Another major work going on in OpenStack is toward containerization of OpenStack Control Plane. A lot of customers are taking these services, putting them in containers, and then managing those containers using tooling like Ansible and Kubernetes. Now a new project called OpenStack Helm that uses Kubernetes helps users manage these services as containers.

That's some of the higher level stuff that users will see in Pike. There is a lot of under-the-hood work, too. It might sound trivial, but OpenStack is upgrading from Python 2.x, which will reach the end of its life in 2020. What may look like a small upgrade is actually a pretty huge effort. The work has been going on for more than a year now, because OpenStack has a very large codebase, and they need to ensure that everything will function as expected. The upgrade will definitely bring new features and improvements. What's more important is that it will future-proof OpenStack as customers run a cloud for 10 years or longer.

What's Next?

Bryce said that the teams have been more focused on user experience, especially around managing a cloud and keeping it running for years. It reflects the change in dynamics within the OpenStack ecosystem. Companies are increasing focus on operations and services and looking for tools that are oriented around the life cycle of the OpenStack cloud. They are looking at environments they can operate, manage, upgrade, scale, and more.
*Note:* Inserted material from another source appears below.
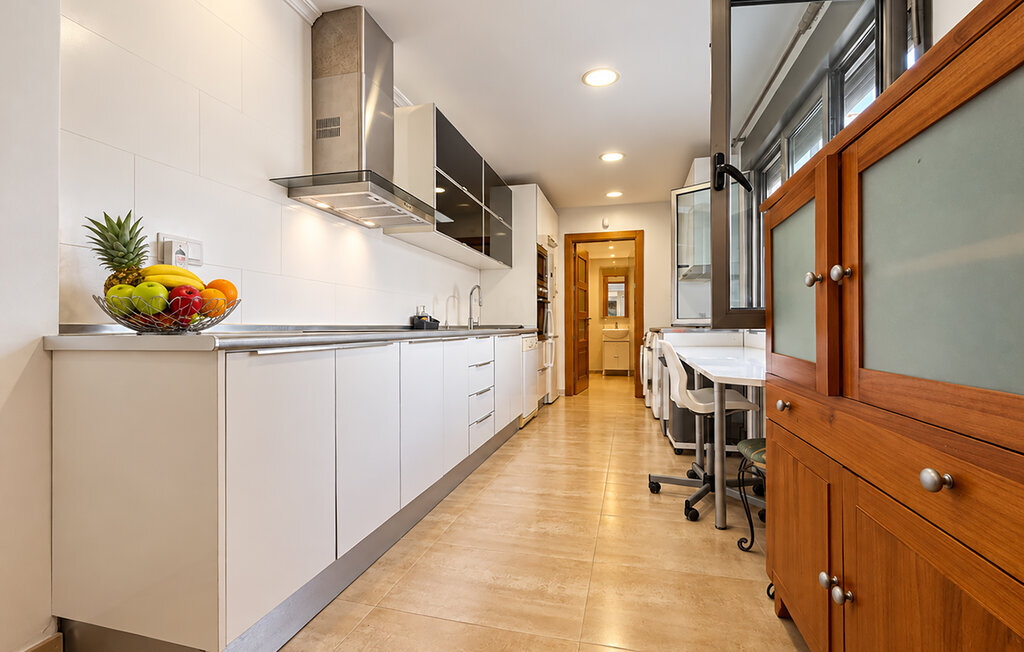Maison 180 m² à San Pedro del Pinatar, 50 m des plages - Photo 11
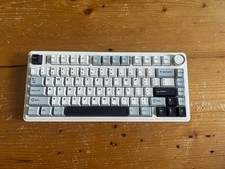 keyboard halterung gebraucht kaufen keyboard halterung gebraucht kaufen  Darmstadt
Some of these new challenges and solutions will be showcased by the OpenStack community at the upcoming OpenStack Summit in Sydney. AT&T, for example, will demonstrate the set of tooling they are using to run hundreds of OpenStack clouds.

"That's what we like about the OpenStack community. We can have open discussions and put things out in the open and then the community responds and we continue to move forward," said Bryce.

To better serve this community, OpenStack has also adjusted its release cycle. Now a new version is released at least three months ahead of the flagship OpenStack Summit. The new release cycle gives developers enough time to discuss long-term goals at the Summit, which was not possible before.

OpenStack has come out with a new event called Forum, which takes place at the Summit. What's unique about Forum is that it brings together developers, vendors, and users who had been communicating on mailing lists into the same physical room. It creates a very dynamic environment for discussions and solving problems. Forum also brings together members of adjacent communities, like Ansible and Kubernetes, under the same roof.

"When you are at the Forum, you know that the next release is due in three months so you have three months of head start to look at pain points and actually have long term plans," said Bryce. Sell said that the Boston Forum was a huge success, and they are bringing it back to Sydney.

In a nutshell, the OpenStack bloat is gone, and it's becoming an "agile" and nimble IaaS platform. It's becoming boring again, but boring is good!